→ Given instruction a
Transcribe the records exactly, starting at the line that contains "Judging by the" and continuing through the last line of the records, with both of these lines included.

→ Passage shown

I got some more sleep since the Sacramento stop is around 6 in the morning. I had a leisurely lie in but did crack open my bedroom door a bit to let my SCA know I was up. She stopped by around 8 AM I think and asked about breakfast and I asked for some French toast and bacon and milk. She offered to unmake my bed and I said I wanted to sort of lounge around today. Breakfast arrived pretty quick and I gave another $5 tip for the service. I enjoyed literally having my breakfast in bed. The trip into the Bay Area is beautiful since you are next to the water for so much of it but it is scenery I have seen lots of time before so I also did some reading and caught up on emails.

I ordered lunch when my SCA stopped by again and had her turn the bed back into seating and gave a $5 tip. It was a pretty leisurely day going through the Bay Area and then inland to the Salad Bowl of the World in the agricultural areas of the Central Valley. Later in the day we got to the part of the trip that goes along the Pacific Ocean and I really enjoyed that view for the 100 or so miles it lasts, even if I was sitting on my toilet (with the lid down!) because it was on that side of the train.

→ Record list
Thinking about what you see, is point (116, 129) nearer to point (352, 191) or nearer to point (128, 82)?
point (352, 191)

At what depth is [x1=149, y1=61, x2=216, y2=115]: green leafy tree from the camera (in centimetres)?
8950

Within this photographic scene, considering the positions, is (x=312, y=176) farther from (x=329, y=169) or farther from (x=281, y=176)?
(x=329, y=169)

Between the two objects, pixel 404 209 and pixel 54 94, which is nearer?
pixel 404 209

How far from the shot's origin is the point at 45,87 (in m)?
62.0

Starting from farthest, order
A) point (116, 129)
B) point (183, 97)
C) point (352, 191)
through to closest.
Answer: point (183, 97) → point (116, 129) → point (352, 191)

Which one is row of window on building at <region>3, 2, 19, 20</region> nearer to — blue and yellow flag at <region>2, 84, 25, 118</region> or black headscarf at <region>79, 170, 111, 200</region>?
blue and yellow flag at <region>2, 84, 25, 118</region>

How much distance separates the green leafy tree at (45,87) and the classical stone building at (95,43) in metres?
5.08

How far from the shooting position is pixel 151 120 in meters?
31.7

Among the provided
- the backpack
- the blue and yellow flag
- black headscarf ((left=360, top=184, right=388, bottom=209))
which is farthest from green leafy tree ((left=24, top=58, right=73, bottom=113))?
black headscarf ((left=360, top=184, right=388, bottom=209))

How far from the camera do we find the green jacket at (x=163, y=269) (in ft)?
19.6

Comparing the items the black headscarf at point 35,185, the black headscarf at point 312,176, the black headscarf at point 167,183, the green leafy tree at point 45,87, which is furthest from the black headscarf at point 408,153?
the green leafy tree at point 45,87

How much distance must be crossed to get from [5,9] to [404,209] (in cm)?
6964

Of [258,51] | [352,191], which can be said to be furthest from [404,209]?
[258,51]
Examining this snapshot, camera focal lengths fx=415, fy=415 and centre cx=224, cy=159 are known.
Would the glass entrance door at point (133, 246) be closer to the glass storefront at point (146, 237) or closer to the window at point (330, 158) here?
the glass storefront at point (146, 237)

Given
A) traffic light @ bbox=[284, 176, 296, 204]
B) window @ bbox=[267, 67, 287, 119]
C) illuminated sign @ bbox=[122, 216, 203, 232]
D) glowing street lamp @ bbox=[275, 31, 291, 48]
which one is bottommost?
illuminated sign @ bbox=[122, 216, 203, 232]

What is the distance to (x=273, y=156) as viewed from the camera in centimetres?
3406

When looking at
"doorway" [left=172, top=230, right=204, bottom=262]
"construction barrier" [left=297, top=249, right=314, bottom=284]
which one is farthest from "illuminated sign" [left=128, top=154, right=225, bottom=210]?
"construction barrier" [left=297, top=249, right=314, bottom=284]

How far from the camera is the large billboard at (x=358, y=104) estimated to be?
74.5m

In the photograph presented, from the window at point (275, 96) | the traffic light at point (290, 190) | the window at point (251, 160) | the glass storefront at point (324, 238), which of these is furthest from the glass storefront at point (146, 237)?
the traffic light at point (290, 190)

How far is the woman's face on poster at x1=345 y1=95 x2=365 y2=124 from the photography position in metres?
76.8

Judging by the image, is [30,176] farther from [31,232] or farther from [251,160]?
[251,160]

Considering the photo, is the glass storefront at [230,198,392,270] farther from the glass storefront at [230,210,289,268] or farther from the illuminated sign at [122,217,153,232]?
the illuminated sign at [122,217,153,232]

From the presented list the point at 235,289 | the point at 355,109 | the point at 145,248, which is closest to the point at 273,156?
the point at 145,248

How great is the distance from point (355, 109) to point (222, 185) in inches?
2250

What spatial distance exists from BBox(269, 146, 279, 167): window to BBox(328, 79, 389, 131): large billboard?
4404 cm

→ Given instruction b
Restate the entire account of the train journey word for word.

→ Written solution a
Judging by the image, is [30,176] farther from [31,232] or farther from [251,160]?
[251,160]

Considering the photo, is the glass storefront at [230,198,392,270] farther from the glass storefront at [230,210,289,268] or farther from the illuminated sign at [122,217,153,232]?
the illuminated sign at [122,217,153,232]

From the presented list the point at 235,289 | the point at 355,109 | the point at 145,248, which is closest to the point at 273,156?
the point at 145,248

How great is the distance from point (355, 109) to point (222, 185) in inches?
2250

What spatial distance exists from BBox(269, 146, 279, 167): window to BBox(328, 79, 389, 131): large billboard?
4404 cm

→ Written solution b
I got some more sleep since the Sacramento stop is around 6 in the morning. I had a leisurely lie in but did crack open my bedroom door a bit to let my SCA know I was up. She stopped by around 8 AM I think and asked about breakfast and I asked for some French toast and bacon and milk. She offered to unmake my bed and I said I wanted to sort of lounge around today. Breakfast arrived pretty quick and I gave another $5 tip for the service. I enjoyed literally having my breakfast in bed. The trip into the Bay Area is beautiful since you are next to the water for so much of it but it is scenery I have seen lots of time before so I also did some reading and caught up on emails.

I ordered lunch when my SCA stopped by again and had her turn the bed back into seating and gave a $5 tip. It was a pretty leisurely day going through the Bay Area and then inland to the Salad Bowl of the World in the agricultural areas of the Central Valley. Later in the day we got to the part of the trip that goes along the Pacific Ocean and I really enjoyed that view for the 100 or so miles it lasts, even if I was sitting on my toilet (with the lid down!) because it was on that side of the train.